Johanna Baxter, UNISON Scotland head of local government, said that its members had been left with “no other option” but to take strike action.

“This is the first wave of strike action which will only escalate if a significantly improved pay offer is not forthcoming,” she said.

“Strike dates for schools and early years workers will be confirmed in the coming days.

The responsibility for this action lies squarely with the Scottish Government and COSLA, neither of whom seem to have grasped the gravity of this situation. 

“Inflation is projected to be as high as 13%, the cost of living crises is hitting people’s pockets now and yet local government workers still only have a 2% offer on the table, the lowest offer in the public sector.  They have had months to sort this out but all we seem to get is dither and delay.”

Baxter continued: “Our understanding is that the money provided by the Scottish Government is half of what COSLA asked for and goes nowhere near matching the pay offer provided to council workers in England, Wales and Northern Ireland. 

“If this is true then the Scottish Government and COSLA need to get back round the table and come up with a better plan or services will stop. 

“The last thing UNISON members want is a strike but they have simply been left with no other option.”   

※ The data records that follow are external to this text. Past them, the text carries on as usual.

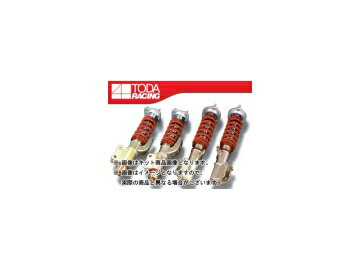 戸田レーシング/TODA RACING ファイテックス ダンパー/FIGHTEX DAMPER ダンパーのみ 1台分 TypeDA-G 51532-SW2-000 MR2 SW20 shock absorber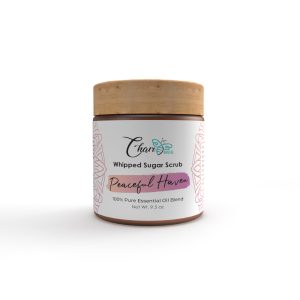 Peaceful Haven Whipped Sugar Scrub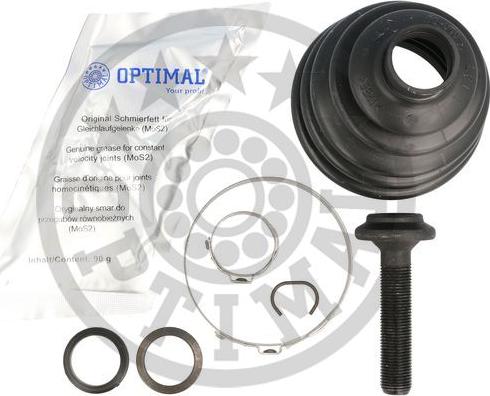 Optimal CVB-10532TPE - Пыльник, приводной вал unicars.by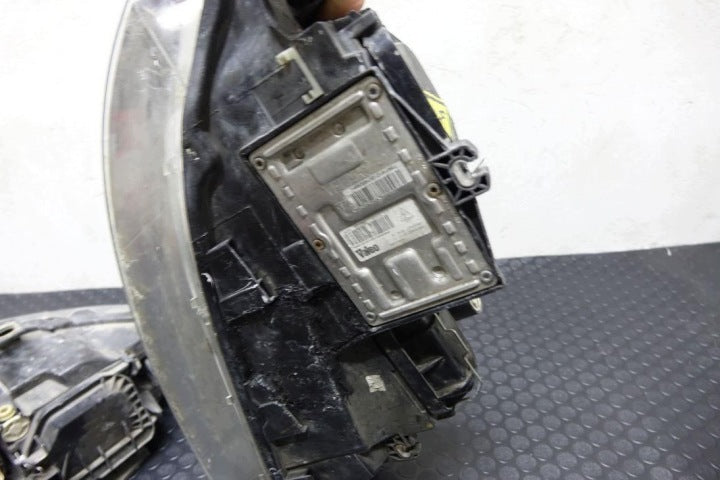 Frontscheinwerfer Audi A4 B6 8E0941007S Ein Satz Scheinwerfer Headlight SCH8159690343co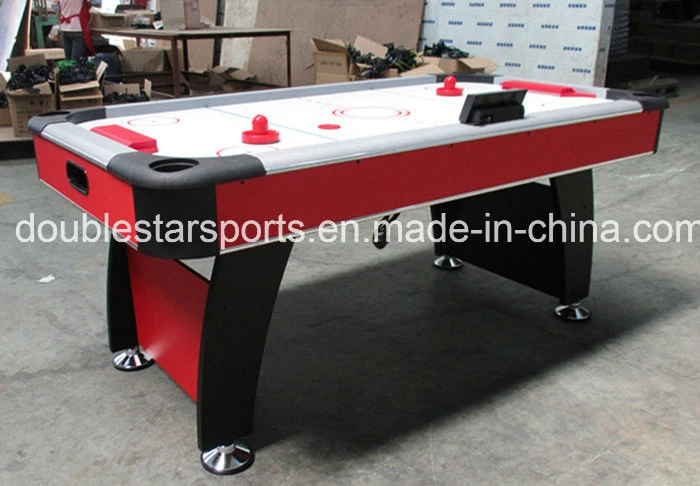 Indoor Custom Electronic Score Counter Air Hockey Table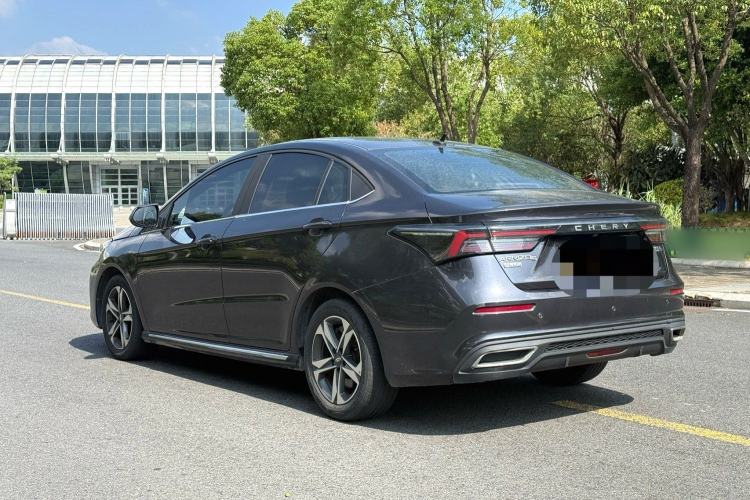 Used Chery Arrizo 5 PLUS 2021 XiaoAI 1.5L CVT Enjoy PLUS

Deputy First Minister John Swinney earlier said that the Government needs local authorities to make an enhance offer to employees.

“I have listened and I announced an extra £140m of new money to go into local government on a recurring basis to support a higher pay award for members of staff,” he told BBC Good Morning Scotland.

“That is money I will have to take from another part of the Scottish government. When local government came to me for additional money they recognised it was not an issue for the Scottish government to solve in its entirety. It is a partnership.

“I would expect local government to match that.”

Swinney added: “We need local authorities to make an enhanced offer to employees.”